Mineho Ozaki

Medal record

Track and field (athletics)

Representing Japan

Paralympic Games

= Mineho Ozaki =

Japanese Paralympic athlete

Mineho Ozaki (尾崎 峰穂, Ozaki Mineho) is a paralympic athlete from Japan competing mainly in category F11 javelin and long jump events.

Mineho has competed in seven Paralympics winning a total of eleven medals including five gold. His first games were in 1984 where he won a complete set of medals, gold in the long jump, silver in the triple jump and bronze in the discus as well as competing in the 100m and javelin. In 1988 he dropped the 100m and competed in the discus, won a bronze medal in the javelin and gold in both the long jump and triple jump. 1992 saw him drop the discus but he still competed in the triple jump won a bronze in the javelin and a third consecutive gold in the long jump.
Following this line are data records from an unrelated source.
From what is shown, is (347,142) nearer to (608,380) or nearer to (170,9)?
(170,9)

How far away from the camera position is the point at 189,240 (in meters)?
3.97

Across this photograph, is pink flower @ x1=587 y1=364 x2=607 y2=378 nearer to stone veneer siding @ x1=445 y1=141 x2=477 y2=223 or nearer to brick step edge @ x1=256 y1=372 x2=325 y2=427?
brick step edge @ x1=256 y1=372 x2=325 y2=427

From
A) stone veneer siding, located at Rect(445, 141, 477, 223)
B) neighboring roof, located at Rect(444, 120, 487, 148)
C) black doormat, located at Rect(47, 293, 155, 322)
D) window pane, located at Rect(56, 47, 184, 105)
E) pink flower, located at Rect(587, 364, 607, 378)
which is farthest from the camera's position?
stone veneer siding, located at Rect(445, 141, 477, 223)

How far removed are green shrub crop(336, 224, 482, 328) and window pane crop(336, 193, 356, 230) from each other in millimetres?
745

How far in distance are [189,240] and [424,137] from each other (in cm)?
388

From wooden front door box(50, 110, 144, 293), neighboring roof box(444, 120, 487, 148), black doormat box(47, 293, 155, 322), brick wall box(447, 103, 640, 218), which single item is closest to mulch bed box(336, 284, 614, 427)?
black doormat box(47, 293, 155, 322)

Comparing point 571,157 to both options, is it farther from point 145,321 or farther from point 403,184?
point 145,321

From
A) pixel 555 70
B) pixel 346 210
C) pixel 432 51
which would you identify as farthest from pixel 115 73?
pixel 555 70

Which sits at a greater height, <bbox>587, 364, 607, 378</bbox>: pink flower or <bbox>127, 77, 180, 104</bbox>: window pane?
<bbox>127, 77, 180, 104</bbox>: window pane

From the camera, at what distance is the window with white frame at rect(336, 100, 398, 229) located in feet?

Mineho dropped the triple jump at the 1996 Summer Paralympics concentrating on the long jump and javelin, not only was this the first games he had been beaten in the long jump but he only managed to finish fifth, he did however win the javelin. He would also compete in the long jump and javelin in both the 2000 and 2004 Summer Paralympics winning bronze in the javelin on both occasions meaning he had won a medal in five consecutive Paralympic javelin competitions. He could not maintain this and despite only competing in the javelin at the 2008 Summer Paralympics he could only manage sixth place.